Comment author: Jonathan_Graehl 05 October 2010 08:03:53PM *  1 point [-]

This is relevant but disappointing. What research? The article is well written but poorly sourced. Everything I've seen demonstrates a short-term "drained battery" effect, and nothing I've seen indicates a long-term "trained muscle" effect. Perhaps this is because the studies simply aren't long-term or large enough.

Edit: thanks to Unnamed: I see that I was wrong. http://graehl.posterous.com/evidence-that-self-control-can-be-trained-lik

I say "large enough" because I expect most people to consistently fail to do things which are difficult; we want to know what happens to people who really can try (subjectively) hard over a long stretch, and not only when especially aroused. I'd be interested to see a study design that can cause a significant portion of its subjects to enter and maintain this state.

If willpower training really can happen, but most people aren't going to reach it, then showing the exact mechanism by which it works in the small minority who can effectively train it would also satisfy me.

Comment author: Unnamed 06 October 2010 04:13:32AM 1 point [-]

Here's a paper that reviews some of the evidence for the muscle hypothesis, pdf. The relevant section starts on p. 1779. The citation is:

Baumeister, R.F., Gailliot, M., DeWall, C.N., & Oaten, M. (2006). Self-regulation and personality: How interventions increase regulatory success, and how depletion moderates the effects of traits on behavior. Journal of Personality, 74, 1773–1801.

Another relevant study, which I can't find free online (except for the abstract), is:

Gailliot, M. T., Plant, E. A., Butz, D. A., & Baumeister, R. F. (2007). Increasing self-regulatory strength can reduce the depleting effect of suppressing stereotypes. Personality and Social Psychology Bulletin, 33, 281–294.

Comment author: Jonathan_Graehl 12 October 2010 09:40:26PM *  0 points [-]

I finally got around to reading this. You're right, there is some evidence that willpower-poor individuals can be easily trained to do better (assuming they can actually implement for a long period of time some habit which involves self-regulation). Amusingly, there's also evidence that consuming more glucose also helps ward off ego depletion.

My detailed response is here: http://graehl.posterous.com/evidence-that-self-control-can-be-trained-lik

Comment author: Unnamed 13 October 2010 05:05:00AM 1 point [-]

The argument has been made that blood glucose essentially is the resource that gets depleted when you're low on willpower. Using willpower is an energy-intensive brain activity, so it's hard to do when your blood sugar is low. Some of the studies that have shown this have given people a sugary drink to restore their willpower, but that's probably not the way to go in real life since it'll cause a temporary spike in blood sugar followed by a crash. But it's possible that fixing your diet to avoid low blood sugar could improve your willpower.

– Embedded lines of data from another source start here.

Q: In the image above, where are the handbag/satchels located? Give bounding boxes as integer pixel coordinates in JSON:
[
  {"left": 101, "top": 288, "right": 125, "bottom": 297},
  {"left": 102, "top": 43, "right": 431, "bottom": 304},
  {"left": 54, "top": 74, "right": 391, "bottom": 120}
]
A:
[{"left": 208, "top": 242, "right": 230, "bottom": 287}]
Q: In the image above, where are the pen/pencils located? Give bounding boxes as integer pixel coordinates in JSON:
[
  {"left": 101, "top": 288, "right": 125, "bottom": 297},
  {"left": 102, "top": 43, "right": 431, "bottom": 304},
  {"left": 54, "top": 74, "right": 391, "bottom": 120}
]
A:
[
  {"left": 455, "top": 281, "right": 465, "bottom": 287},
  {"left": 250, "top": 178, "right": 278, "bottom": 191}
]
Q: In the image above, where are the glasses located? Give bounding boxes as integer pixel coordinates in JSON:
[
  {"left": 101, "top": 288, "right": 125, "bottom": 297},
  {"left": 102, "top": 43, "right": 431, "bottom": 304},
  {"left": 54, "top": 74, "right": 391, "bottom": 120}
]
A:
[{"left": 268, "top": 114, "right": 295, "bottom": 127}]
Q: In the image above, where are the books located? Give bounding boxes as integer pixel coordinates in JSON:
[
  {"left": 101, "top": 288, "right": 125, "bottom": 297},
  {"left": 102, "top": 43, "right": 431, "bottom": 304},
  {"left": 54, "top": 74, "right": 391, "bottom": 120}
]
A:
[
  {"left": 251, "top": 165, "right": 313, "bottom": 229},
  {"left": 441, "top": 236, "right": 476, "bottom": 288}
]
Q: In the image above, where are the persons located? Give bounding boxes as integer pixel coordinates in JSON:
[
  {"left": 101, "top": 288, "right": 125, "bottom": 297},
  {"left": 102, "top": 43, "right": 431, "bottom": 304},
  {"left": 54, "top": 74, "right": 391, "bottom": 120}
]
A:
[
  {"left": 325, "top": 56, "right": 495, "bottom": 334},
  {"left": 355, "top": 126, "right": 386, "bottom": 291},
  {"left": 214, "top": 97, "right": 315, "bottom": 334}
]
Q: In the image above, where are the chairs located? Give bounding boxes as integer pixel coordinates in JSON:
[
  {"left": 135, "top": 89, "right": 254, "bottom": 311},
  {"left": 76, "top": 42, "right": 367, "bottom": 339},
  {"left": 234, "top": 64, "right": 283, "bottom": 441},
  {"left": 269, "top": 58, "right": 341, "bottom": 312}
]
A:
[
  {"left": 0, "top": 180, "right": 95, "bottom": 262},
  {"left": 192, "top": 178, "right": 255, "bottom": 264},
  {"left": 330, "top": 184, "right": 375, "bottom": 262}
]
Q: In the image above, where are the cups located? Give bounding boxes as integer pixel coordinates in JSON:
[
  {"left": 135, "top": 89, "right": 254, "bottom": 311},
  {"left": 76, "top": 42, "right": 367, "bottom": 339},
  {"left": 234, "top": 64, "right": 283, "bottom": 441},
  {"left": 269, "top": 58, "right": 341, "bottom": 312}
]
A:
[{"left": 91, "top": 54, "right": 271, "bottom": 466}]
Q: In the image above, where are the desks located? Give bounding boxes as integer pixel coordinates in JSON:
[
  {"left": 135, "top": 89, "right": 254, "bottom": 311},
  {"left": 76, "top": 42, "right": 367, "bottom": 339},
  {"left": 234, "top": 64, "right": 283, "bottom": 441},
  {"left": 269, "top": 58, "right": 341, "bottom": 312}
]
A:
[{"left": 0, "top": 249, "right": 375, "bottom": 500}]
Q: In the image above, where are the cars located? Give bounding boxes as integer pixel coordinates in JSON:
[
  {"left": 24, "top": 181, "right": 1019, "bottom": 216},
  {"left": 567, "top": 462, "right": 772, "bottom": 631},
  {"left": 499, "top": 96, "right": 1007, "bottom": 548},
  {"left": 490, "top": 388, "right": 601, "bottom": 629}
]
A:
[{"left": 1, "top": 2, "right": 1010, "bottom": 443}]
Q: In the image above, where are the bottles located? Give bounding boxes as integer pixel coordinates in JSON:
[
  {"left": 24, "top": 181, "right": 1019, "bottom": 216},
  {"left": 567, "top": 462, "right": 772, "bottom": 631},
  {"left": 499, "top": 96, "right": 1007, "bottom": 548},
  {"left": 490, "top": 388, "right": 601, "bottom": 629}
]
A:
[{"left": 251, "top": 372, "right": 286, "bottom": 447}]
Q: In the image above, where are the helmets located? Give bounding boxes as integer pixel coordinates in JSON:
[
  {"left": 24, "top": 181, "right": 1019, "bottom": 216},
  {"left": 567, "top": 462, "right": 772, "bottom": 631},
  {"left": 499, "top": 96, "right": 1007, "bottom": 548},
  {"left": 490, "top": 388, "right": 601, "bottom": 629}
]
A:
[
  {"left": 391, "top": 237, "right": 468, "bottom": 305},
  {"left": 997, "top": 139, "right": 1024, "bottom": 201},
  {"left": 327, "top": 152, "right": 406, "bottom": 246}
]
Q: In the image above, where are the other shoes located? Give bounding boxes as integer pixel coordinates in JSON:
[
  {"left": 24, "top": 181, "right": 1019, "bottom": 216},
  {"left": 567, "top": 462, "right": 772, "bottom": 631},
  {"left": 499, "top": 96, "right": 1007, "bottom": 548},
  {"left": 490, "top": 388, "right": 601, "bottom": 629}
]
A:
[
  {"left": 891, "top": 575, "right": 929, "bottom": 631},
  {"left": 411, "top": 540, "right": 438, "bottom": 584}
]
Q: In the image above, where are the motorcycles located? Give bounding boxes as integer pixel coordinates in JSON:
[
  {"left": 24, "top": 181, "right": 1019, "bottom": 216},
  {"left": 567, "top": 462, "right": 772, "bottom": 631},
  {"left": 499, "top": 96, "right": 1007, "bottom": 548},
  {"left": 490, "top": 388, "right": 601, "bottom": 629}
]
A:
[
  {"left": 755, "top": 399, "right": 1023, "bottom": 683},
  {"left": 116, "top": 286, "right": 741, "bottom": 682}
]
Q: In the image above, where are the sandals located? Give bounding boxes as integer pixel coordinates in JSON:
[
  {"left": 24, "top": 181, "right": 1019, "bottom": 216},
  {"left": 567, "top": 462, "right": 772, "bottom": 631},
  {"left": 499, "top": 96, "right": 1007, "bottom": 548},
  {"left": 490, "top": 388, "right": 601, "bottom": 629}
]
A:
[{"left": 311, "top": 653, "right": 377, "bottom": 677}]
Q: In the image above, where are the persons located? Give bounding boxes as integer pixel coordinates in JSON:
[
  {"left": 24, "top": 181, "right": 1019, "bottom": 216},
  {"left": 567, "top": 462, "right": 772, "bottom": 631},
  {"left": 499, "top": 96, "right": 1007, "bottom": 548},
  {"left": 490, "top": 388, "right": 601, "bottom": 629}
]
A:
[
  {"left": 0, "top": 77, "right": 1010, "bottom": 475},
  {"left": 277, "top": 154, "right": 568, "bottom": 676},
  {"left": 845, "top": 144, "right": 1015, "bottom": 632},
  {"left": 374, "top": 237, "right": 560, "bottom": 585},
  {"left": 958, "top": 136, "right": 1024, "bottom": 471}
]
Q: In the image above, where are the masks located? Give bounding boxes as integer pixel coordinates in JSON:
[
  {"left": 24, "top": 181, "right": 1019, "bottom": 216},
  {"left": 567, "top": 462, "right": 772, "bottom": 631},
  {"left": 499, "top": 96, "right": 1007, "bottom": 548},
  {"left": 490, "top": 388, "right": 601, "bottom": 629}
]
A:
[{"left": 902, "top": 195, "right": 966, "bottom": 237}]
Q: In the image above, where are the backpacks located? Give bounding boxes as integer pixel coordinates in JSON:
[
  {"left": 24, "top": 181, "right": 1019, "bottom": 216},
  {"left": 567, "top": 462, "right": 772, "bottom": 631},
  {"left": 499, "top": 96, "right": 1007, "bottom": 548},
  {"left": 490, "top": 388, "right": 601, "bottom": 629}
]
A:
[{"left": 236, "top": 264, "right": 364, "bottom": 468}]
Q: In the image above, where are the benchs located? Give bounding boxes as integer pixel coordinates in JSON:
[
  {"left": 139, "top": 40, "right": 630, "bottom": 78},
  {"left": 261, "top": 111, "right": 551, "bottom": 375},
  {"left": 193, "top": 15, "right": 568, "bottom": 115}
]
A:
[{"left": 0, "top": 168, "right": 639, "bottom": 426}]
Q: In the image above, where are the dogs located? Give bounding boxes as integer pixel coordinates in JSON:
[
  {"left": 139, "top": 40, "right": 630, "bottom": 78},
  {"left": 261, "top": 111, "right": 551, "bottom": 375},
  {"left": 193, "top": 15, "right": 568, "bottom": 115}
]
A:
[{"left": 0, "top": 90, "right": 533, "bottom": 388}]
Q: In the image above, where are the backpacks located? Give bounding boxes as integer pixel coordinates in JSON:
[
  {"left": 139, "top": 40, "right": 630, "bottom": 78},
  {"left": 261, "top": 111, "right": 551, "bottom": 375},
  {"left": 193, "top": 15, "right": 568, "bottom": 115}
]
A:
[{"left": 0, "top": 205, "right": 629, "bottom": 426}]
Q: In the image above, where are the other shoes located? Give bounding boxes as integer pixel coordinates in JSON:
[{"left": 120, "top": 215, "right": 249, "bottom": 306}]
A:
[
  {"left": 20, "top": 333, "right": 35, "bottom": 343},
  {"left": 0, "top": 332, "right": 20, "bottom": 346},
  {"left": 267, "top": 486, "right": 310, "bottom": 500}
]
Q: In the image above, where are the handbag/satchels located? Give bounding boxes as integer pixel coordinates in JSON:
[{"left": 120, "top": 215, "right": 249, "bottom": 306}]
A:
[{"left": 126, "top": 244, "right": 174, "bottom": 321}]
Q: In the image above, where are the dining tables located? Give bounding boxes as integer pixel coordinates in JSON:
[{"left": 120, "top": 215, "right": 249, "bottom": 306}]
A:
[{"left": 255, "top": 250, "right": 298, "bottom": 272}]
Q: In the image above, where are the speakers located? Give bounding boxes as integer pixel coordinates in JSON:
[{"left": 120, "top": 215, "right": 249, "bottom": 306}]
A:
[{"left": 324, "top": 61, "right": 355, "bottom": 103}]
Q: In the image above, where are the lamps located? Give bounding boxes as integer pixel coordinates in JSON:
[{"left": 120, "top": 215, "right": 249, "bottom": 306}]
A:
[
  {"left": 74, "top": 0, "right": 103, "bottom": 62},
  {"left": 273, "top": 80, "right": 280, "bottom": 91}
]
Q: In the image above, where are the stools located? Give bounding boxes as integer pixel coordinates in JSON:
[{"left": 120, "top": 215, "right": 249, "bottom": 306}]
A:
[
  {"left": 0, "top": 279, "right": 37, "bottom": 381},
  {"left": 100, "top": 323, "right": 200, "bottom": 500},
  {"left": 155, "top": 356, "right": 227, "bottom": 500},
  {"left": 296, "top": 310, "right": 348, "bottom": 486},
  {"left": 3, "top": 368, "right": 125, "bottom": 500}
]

There have also been several studies looking at immediate interventions that can counteract the drained battery effect. In other words, people come into the lab, they do one task that drains their willpower, then they get some intervention that might restore their willpower, then they do another task that requires willpower. This review by Baumeister, Vohs, and Tice (pdf) lists a few that have worked and gives citations:

  • Humor and laughter
  • Other positive emotions
  • Cash incentives
  • Implementation intentions (‘‘if ... then’’ plans)
  • Social goals (e.g., wanting to help people; wanting to be a good relationship partner)
Comment author: gwern 12 October 2010 10:41:51PM 0 points [-]

Any chance you could remove all the newlines in the quotes? They're pretty unreadable

with random

newlines.

Comment author: Jonathan_Graehl 12 October 2010 11:16:08PM 0 points [-]

sure. paste from pdf artifact.

Comment author: Jonathan_Graehl 06 October 2010 06:49:11AM 0 points [-]

Thanks. I'll recant as needed after reading.

Comment author: gwern 05 October 2010 09:50:25PM 1 point [-]

The article is well written but poorly sourced.

Presumably the sourcing is in the book being reviewed which presents 'much' research about the muscle paradigm.

Comment author: Jonathan_Graehl 05 October 2010 10:06:23PM 0 points [-]

Yeah, I considered this - perhaps my library can get me the book.